Le berger des voyelles

Je sais des silences profonds a creux de tes yeux
Comme des caresses d'essentiel ;
Posés au mitant de mon ciel
Je sais des instants de lumière étrange et de feu.
Le berger des voyelles s'en est allé,
Au détour d'un sentier a disparu,
Emportant un coin de ciel gris.
Le berger des voyelles s'est échappé
A la ponte d'un geste retenu
Pour un matin où tu m'as souri.
Je crois maintenant au langage du silence
A la musique secrète du vent
Sur la portée de nos instants...
Je crois maintenant à l'espoir qui danse.
Sur les prairies mauves de mes nuits étoilées
Je suivais tes pas sans le savoir...
Image fugitive et douce à jamais installée
Au creux de mon secret miroir...
Pour un oiseau égaré à l'envers du décor
Je t'emmènerai sur mes intimes chemins ;
Ne crains pas de me tendre la main
Puisque veille le berger de nos aurores.
Je sais à présent des chemins secrets aux secrètes saisons
Pavés des mots de nos minuits lumières ;
Pour que vivent enfin nos désirs d'hier,
Je te dirai le bonheur conquis aux conquêtes de la raison.

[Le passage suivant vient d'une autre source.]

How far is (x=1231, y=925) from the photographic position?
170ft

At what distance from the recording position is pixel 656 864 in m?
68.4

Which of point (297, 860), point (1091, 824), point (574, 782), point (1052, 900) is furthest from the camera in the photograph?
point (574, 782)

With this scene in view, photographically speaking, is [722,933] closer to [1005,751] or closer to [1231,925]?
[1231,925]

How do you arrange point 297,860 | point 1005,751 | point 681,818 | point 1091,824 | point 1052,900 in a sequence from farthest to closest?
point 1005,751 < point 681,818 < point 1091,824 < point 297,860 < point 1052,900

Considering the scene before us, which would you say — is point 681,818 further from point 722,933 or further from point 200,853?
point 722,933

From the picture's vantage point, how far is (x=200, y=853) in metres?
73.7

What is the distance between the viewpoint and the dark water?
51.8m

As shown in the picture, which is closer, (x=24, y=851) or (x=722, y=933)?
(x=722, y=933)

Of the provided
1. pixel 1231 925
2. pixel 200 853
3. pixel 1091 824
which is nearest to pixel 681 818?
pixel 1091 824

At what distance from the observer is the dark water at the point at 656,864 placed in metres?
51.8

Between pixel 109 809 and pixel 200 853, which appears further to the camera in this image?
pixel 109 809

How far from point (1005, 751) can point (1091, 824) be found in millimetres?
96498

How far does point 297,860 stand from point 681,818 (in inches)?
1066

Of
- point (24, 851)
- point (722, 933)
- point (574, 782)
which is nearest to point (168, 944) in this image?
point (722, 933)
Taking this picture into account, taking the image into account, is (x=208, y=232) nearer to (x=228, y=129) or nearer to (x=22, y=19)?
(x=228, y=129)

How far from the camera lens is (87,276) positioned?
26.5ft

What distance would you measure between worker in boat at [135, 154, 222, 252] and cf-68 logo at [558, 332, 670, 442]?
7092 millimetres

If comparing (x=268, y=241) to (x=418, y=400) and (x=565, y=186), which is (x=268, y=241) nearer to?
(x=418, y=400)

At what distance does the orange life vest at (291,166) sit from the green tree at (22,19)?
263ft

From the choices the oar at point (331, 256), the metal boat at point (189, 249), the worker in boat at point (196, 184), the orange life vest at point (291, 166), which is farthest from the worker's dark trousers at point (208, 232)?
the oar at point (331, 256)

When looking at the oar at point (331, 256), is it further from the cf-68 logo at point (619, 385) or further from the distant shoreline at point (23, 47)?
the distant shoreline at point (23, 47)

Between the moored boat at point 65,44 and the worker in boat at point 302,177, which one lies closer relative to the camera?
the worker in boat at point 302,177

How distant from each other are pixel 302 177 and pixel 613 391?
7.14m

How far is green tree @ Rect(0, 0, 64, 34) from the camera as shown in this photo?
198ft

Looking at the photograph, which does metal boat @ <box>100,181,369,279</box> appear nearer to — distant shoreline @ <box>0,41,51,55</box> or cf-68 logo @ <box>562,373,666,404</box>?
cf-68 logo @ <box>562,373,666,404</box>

Comme dansent les ombres au creux de ma tête
Quand le ciel parfois pèse sur nos horizons,
J'étais le vagabond des anciennes saisons
L'étranger qui passe et se perd au cœur de la fête.
Comme chantent à présent mes mains tendues
Quand tu me reviens au seuil du jour,
Je suis encore l'accueil de tes retours
Le vent ivre de tendresse trop longtemps retenue.
Comme dorment les fleurs quand vient le soir,
Et comme vivent les secrets ruisseaux,
Je serai l'accueil ouvert à ton repos,
La plage de silence, écrin chaud de ton espoir.